Introduction & Final Design Changes

For this project we designed and printed a phoenix modeled after Swarthmore's mascot, Phineas the Phoenix. Our main design and production medium was Solidworks, which allowed for us to easily 3D print our design and iron out any issues with each step in the design process. Originally we aimed to design a phoenix modeled after the Cesar Chavez flag as noted in our project proposal (Project Proposal for the Phoenix), and the goal was to create something tangible that we would enjoy designing. In addition, this project allowed us to further our understanding of Solidworks, which will prove useful in further engineering courses.
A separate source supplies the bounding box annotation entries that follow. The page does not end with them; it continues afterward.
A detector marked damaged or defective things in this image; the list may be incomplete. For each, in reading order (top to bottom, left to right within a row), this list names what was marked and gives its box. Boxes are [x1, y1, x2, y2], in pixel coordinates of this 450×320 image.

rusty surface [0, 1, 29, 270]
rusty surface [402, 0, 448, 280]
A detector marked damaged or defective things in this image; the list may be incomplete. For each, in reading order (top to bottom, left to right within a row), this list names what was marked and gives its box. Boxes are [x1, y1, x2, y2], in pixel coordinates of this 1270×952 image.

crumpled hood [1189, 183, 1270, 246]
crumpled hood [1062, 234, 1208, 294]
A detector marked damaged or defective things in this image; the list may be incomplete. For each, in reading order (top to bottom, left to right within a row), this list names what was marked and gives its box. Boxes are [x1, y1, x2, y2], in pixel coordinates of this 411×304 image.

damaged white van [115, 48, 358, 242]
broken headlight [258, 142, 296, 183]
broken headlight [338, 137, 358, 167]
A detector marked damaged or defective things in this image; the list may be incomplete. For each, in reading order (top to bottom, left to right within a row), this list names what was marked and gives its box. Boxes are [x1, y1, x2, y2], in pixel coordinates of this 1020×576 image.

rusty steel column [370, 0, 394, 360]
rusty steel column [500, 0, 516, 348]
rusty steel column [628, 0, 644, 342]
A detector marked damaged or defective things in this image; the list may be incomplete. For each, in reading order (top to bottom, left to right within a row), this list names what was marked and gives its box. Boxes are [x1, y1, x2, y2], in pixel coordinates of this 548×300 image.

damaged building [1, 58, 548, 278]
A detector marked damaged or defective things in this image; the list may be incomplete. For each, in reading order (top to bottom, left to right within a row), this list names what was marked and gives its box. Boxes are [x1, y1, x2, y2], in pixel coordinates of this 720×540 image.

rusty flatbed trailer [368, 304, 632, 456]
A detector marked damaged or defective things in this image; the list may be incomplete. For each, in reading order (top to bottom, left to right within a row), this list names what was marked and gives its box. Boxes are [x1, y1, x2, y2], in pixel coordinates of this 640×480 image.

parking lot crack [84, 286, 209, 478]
Overall, the final design was very different from what we had originally planned. First of all, we decided not to use the machine shop, as we did not have the necessary expertise to build what we wanted and the time frame was slightly strained. In addition, we decided to create a more rounded design to create a more aesthetically pleasing final result. The curves created a slightly more realistic model and also required more manipulation in Solidworks.

Solidworks Design

The main Solidworks design relied on a few key elements. The main design elements used were mirroring, filleting, rotations, and extrusions. Mirroring allowed us to create multiple, symmetrical parts throughout the model.

Figure 1: Top view of the first design iteration showing mirroring of the wings

The main areas which were mirrored were the eyes, feet, wings, and beak, shown partially in Figure 1. Most edged surfaces were filleted, including the wings, beak, and feet. The textured effect in the "feathers" was achieved by filleting twice. This effect is shown in Figure 2.